• [EXERCISE INSTRUCTIONS] After finding the line with "New Zealand, site EFH_HCAMH10, 2019-10-27" in the entries below, retype exactly each line from there through the line with "A: Mouse (Mus).", including that final line.

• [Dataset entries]
....
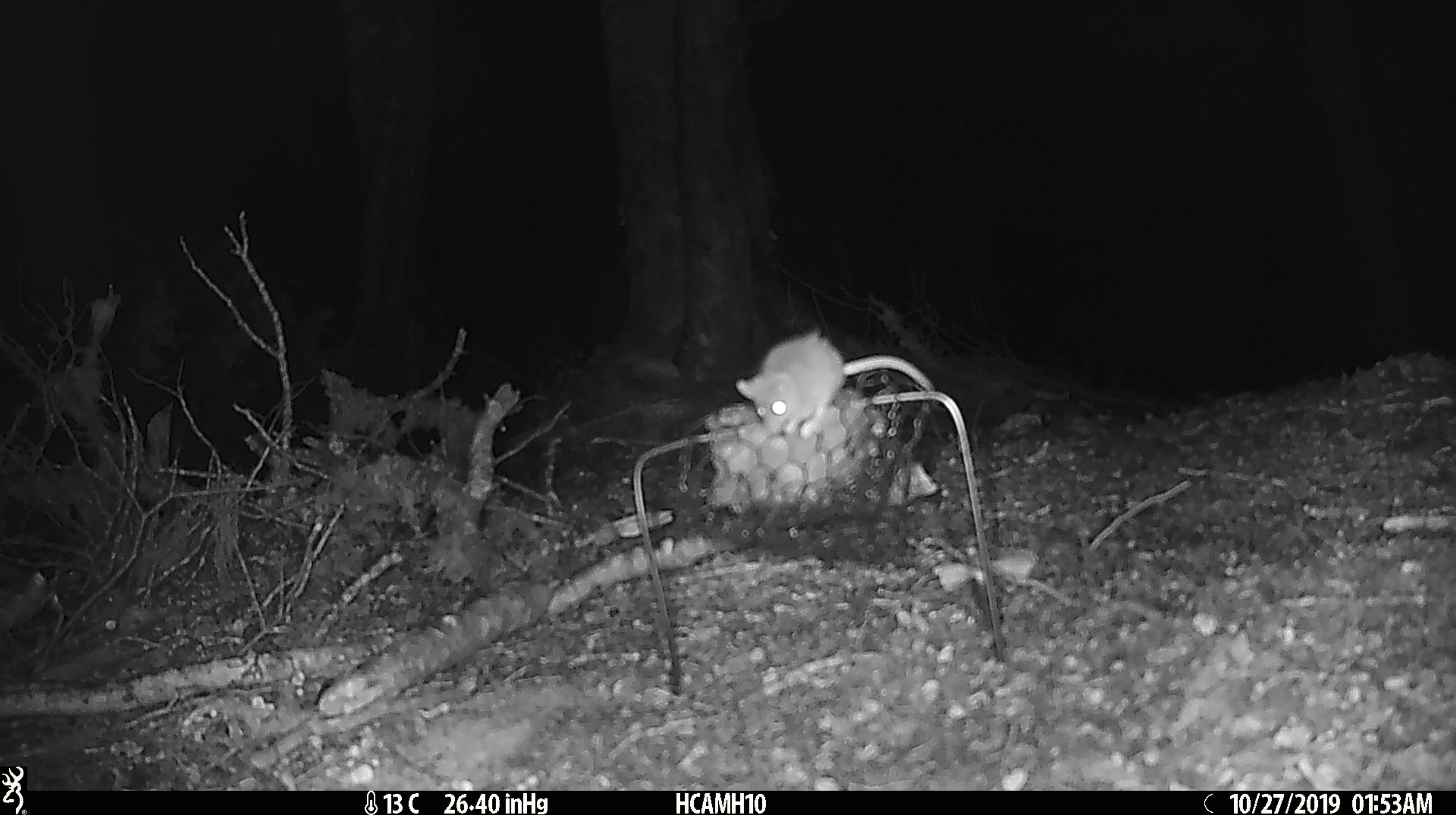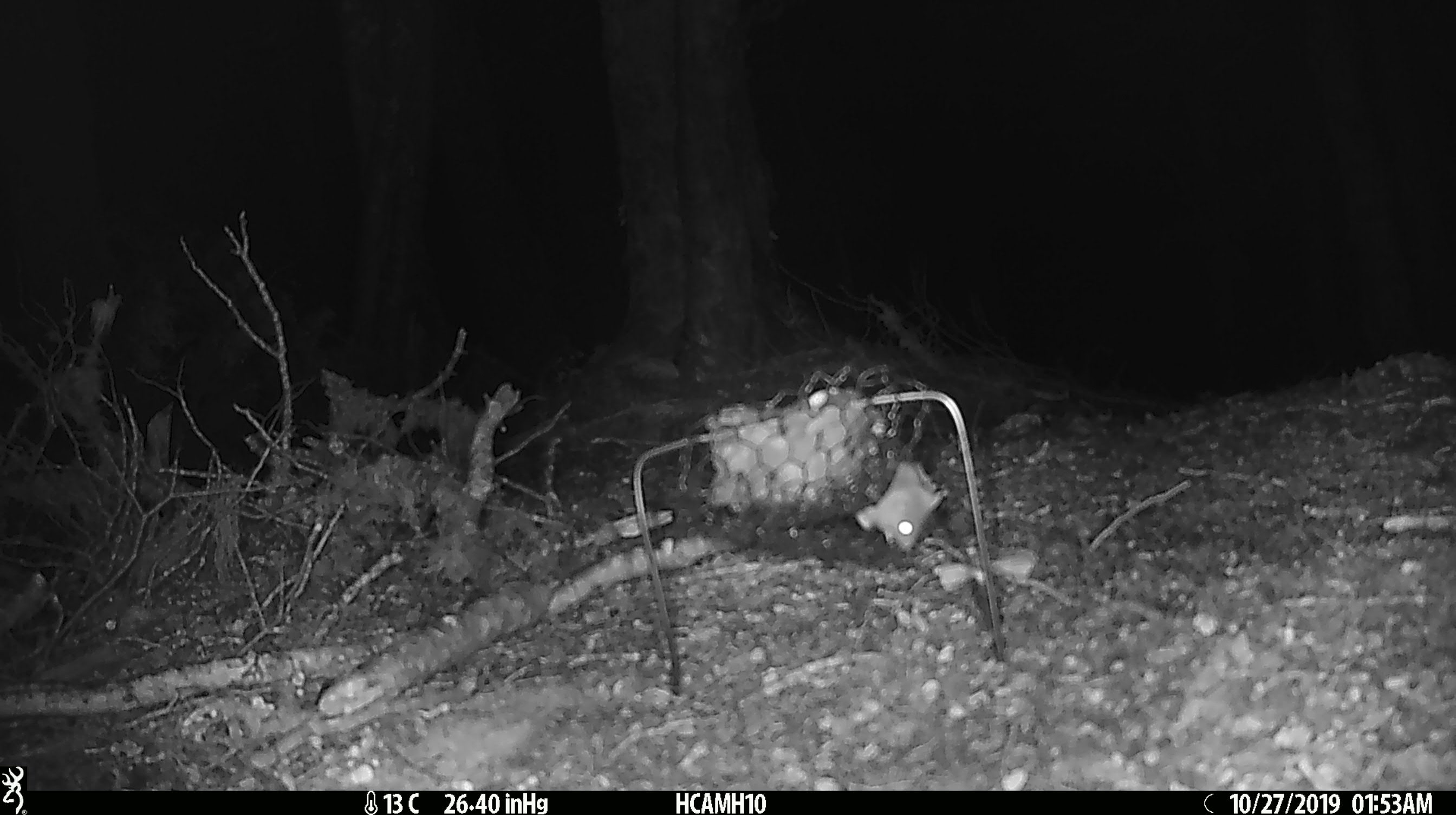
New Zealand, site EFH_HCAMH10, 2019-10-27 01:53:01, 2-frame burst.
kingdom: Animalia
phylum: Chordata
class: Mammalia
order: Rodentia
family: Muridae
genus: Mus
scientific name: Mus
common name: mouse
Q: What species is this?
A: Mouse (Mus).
....
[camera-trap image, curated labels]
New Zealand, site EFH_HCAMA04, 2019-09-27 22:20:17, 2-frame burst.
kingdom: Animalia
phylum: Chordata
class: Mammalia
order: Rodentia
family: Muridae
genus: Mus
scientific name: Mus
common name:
....
• [SOLUTION]
New Zealand, site EFH_HCAMH10, 2019-10-27 01:53:01, 2-frame burst.
kingdom: Animalia
phylum: Chordata
class: Mammalia
order: Rodentia
family: Muridae
genus: Mus
scientific name: Mus
common name: mouse
Q: What species is this?
A: Mouse (Mus).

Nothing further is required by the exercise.